3. Ecologically sensitive Building Strategies:
  • The master plan should focus on permitting only ecologically sensitive building strategies for these areas by proposing new construction techniques.
  • Controlled development can be proposed using building height rules, floor area ratio control, and restrictions on cutting and filling natural land.
4. Strict Scrutiny:
  • Strategies to make sure that all infrastructure projects are carried out in a scientific manner with strict scrutiny must be specified.
  • This should include roads built on difficult terrain and all public infrastructure projects in wetlands and the High Ranges.
5. Skill Development:
  • An intensive and sensitive hydrology-driven master plan requires very specialised expertise and experience which may not be readily available in our homegrown available pool of resources.

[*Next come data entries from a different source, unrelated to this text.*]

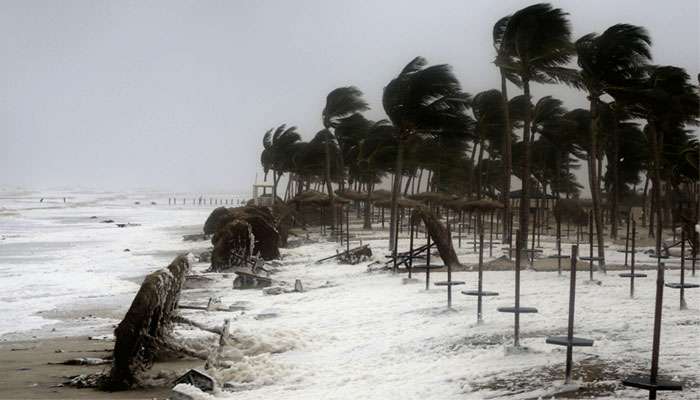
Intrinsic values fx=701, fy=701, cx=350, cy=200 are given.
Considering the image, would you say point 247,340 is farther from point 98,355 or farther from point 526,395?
point 526,395

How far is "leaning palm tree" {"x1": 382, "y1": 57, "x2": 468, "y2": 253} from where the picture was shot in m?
27.4

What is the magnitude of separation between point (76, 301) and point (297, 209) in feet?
104

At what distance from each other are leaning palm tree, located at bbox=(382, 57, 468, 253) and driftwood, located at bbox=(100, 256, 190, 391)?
17631 millimetres

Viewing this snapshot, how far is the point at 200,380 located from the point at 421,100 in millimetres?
20941

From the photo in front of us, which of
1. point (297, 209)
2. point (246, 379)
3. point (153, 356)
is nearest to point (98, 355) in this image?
point (153, 356)

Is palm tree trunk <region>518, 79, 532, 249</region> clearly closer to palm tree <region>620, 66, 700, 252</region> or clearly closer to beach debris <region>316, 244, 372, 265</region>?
palm tree <region>620, 66, 700, 252</region>

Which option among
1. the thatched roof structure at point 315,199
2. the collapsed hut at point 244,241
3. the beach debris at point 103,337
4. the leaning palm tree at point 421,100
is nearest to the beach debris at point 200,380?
the beach debris at point 103,337

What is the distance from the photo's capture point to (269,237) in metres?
25.7

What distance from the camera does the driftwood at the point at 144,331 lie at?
28.3 feet

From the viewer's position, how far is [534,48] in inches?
845

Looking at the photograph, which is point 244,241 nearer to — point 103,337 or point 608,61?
point 103,337

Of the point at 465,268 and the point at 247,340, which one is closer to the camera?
the point at 247,340

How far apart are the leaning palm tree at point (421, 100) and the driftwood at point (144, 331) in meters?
17.6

  • The State should not shy away from acquiring the most appropriate skills to implement this urgently given the massive damage to life and property it now faces both in the short and long term.
  • A complete overhaul of processes to hire technical expertise which allows access to necessary skills, and with a long-term vision of capacity building of local agencies.
Need of the hour – Updation of laws and Implementation:
  • The need of the hour is for a review and revision of building bye-laws for urban and rural areas in accordance with bettering environmental sustainability.
  • In 2017, a judgment of the High Court of Kerala mandating the inclusion of a clause in building rules which stated that the natural drains and streams shall not be obstructed by this development/building permit has yet to come into effect.
  • The Kerala Conservation of Paddy Land and Wetland Act, 2008 which has immense potential to preserve such land as natural watershed buffers — has suffered too many dilutions even as rampant reclamation of paddy lands continues.
  • The absence of a databank on paddy lands and wetlands as mandated by the law, has only exacerbated the issue.
Major Initiatives in order to deal with floods:
  • Policy Statement 1954
  • High-Level Committee on Floods – 1957
  • Policy Statement of 1958
  • National Flood Commission (Rashtriya Barh Ayog) 1980
  • Expert Committee to Review the Implementation of the Recommendations of National Flood Commission – 2003 (R Rangachari Committee)
  • National Water Policy (1987/2002/2012)
Way Ahead:
  • Copenhagen in Denmark, which faces a similar problem of repeated flooding, has come up with active cloudburst responsive planning as a process to develop the city in line with climate change needs.
  • After the floods in Kerala in 2018, the Chief Minister’s team visited the Netherlands to learn how cities with high levels of a water footprint are dealing with climate change issues.
  • Though we cannot just transfer or have carbon copy solutions from Europe, we must learn from each experience in order to collectively formulate strategies that address our needs.
  • Furthermore, post-disaster management of land and geography needs imaginative actions by the authorities and people in order to reverse the damage already done.
  • The floods in 2018 brought high levels of silt from the highlands, reducing river depths and narrowing river mouths. A year later, this silt has not been cleared, reducing the carrying capacity of rivers.
  • Serious strategies are required by the government and the people to reclaim groundwater percolation and flood plains.
  • Kerala needs to adopt watershed-based master planning and review building laws.
  • Legal processes and bye-laws need revisions. The water footprint needs to be reinstated, and the relationship with water resources rebuilt.
  • This may be the only way we can face a future of changing weather patterns.